--- START ---
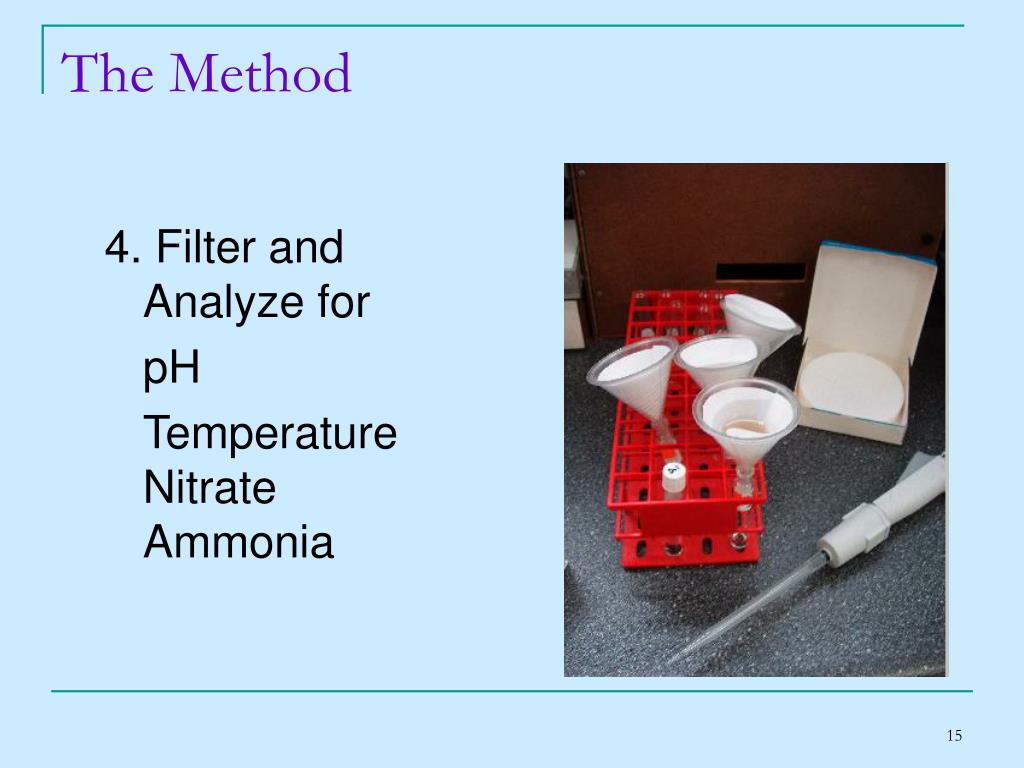 The Method

4. Filter and Analyze for

pH

Temperature
Nitrate
Ammonia

15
--- END ---
## Task description
Restate all the material verbatim; omit every picture.

## Output of the exercise
 The Method

4. Filter and Analyze for

pH

Temperature
Nitrate
Ammonia

15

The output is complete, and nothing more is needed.